L'exploitation de l'adultère et l'histoire sont conventionnelles, mais le point de vue subjectif, littéral, de l'homme, apporte un bonus. La qualité d'écriture ('donc' des dialogues), le charme de l'actrice (Isabelle Carré, l'érotomane plus tard dans Anna M.) et les divers écarts à sa morale et aux prévisions de la femme maintiennent l'attention. En passant ils évitent au dispositif de rester simple gadget, car le spectateur est placé sur le théâtre des opérations séductions et des négociations, en prise avec toute la subjectivité de ces moments, sans passer par les récompenses, les méditations mais aussi la vie privée de l'un et de l'autre.

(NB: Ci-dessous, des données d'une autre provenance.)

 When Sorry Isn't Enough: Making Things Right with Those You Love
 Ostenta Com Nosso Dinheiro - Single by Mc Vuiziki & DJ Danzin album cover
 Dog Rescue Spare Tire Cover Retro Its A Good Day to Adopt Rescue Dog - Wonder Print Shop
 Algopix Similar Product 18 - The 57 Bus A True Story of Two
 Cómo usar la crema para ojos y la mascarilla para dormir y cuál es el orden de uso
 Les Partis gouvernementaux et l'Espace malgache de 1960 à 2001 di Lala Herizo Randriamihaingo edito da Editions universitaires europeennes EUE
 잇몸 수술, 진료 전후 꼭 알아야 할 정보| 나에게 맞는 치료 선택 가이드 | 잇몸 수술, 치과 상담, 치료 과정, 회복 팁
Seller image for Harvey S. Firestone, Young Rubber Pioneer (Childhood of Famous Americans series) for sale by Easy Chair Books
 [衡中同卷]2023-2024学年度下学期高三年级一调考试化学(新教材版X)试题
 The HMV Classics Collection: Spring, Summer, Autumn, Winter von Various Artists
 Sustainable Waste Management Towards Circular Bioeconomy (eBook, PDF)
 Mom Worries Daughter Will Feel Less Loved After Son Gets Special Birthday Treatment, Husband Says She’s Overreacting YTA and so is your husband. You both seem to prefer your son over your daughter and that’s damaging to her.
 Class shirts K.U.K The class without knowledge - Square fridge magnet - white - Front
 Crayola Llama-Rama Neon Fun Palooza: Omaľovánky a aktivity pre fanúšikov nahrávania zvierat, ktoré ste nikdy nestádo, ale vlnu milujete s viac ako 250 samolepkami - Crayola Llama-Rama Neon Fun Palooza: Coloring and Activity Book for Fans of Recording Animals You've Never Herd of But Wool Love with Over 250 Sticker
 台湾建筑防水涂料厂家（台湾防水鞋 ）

Manifestement habitué à rationaliser et se défendre avec la rhétorique (exposant parfois des théories pompeuses et bien vaseuses, valant presque l'idéal confus de son amante), François s'en sert d'abord pour essayer de retourner Muriel, faire avancer le jeu ; il veut des aveux et elle des engagements. Il rêve d'acquis et elle de garanties. Lui a peur de saper la partie routinière de sa vie, finalement ; il veut l'avoir, mais aussi la tenir à distance, la mettre derrière une cloison, éventuellement à disposition certains jours. Elle est moins froide et plus futée, avec davantage de marges et donc plus que nécessaire car les risques sont d'abord pour lui. Elle s'emporte mais sait de toutes façons s'échapper, prend l'ascendant sur lui en le poussant à des sacrifices, installe des barrières même quand elle semble rangée à ses côtés, laisse peser la menace d'une rupture inévitable alors qu'elle se livre.
Le film fonctionne sur leur course et les retournements mutuels (chacun renvoie les mots ou les promesses de l'autre pour gagner la partie), les frayeurs ou petites aliénations de chaque côté. François est plutôt l'idiot à la fin de l'histoire même s'il n'y a pas perdu. Chacun était plus cynique qu'il en avait l'air, quoique le spectateur n'ait accès (à quelques secondes près) qu'aux interactions. En tout cas leur équilibre est ailleurs – François jauge le sien avec une once de morgue et beaucoup de satisfactions. Philippe Harel se donnera à nouveau un des deux rôles principaux et celui du piteux 'héros' dans Extension du domaine de la lutte, la première adaptation de Houellebecq. Il tourne cette Femme défendue dans la foulée des Randonneurs, comédie populaire largement diffusée où il dirige notamment Poelvoorde (à nouveau sept ans plus tard dans le belge Vélo de Ghislain Lambert). Son premier film sorti au cinéma porte le titre d'un chaînon manquant entre Extension et La femme défendue : L'homme qui voulait qu'on l'embrasse (1994).